**Work instructions**
1. List every measure for which the summary of the CIMT study reports a correlation coefficient (r) value.
2. Revise the part of the CIMT study summary that opens with the words containing "To identify the" and closes with "for correlation identification.", putting "Doppler ultrasound scan" in place of "B-mode ultrasound scan".

**Supplied passage**
"""

Cardiovascular morbidities like arterial stiffness and atherosclerosis have a negative association with insulin resistance, which can be identified by carotid intima media thickness (CIMT) measurement. One-hour postload plasma glucose (1 h-PPG) is a novel marker for early identification of insulin resistance, but very few studies are available on its relationship with CIMT.

Objective:

To identify the correlation of CIMT with 1 h-PPG in overweight and obese adults without diabetes.

Methods:

Individuals not having known diabetes or other chronic illnesses were identified and subjected to the initial anthropometric analysis for body mass index (BMI) calculation. A standard oral glucose tolerance test was performed on individuals with a BMI of ≥25 kg/m² for 1 h-PPG values, and a B-mode ultrasound scan of the neck was used for CIMT measurement. A Pearson’s correlation statistical test was applied for correlation identification.

Results:

A total of 94 nondiabetic individuals participated, of whom 55 (58.5%) were women. Mean age, BMI, and CIMT values of the study population were 38.8 (±8.09) years, 29.6 (±3.22) kg/m², and 0.72 (±0.10) mm, respectively. Average 1 h-PPG levels were 150.7 (±21.11) mg/dl, and the Pearson’s coefficient (r) value with CIMT was 0.5792 (P < 0.05). Further, correlation analysis demonstrated an r-value of −0.0029 for BMI, −0.1293 for waist-hip ratio, −0.0047 for waist-height ratio, 0.3862 for glycated hemoglobin (HbA1c), and −0.2930 for 2 h-PPG.

"""

**Study material**
"""

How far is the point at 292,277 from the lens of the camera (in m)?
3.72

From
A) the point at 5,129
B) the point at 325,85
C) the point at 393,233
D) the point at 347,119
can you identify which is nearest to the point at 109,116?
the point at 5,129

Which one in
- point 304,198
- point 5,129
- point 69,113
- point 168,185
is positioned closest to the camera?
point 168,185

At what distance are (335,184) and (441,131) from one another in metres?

"""

**Solutions by task**
1.
- One-hour postload plasma glucose (1 h-PPG)
- Body mass index (BMI)
- Waist-hip ratio
- Waist-height ratio
- Glycated hemoglobin (HbA1c)
- 2 h-PPG

2.
To identify the correlation of CIMT with 1 h-PPG in overweight and obese adults without diabetes.

Methods:

Individuals not having known diabetes or other chronic illnesses were identified and subjected to the initial anthropometric analysis for body mass index (BMI) calculation. A standard oral glucose tolerance test was performed on individuals with a BMI of ≥25 kg/m² for 1 h-PPG values, and a Doppler ultrasound scan of the neck was used for CIMT measurement. A Pearson’s correlation statistical test was applied for correlation identification.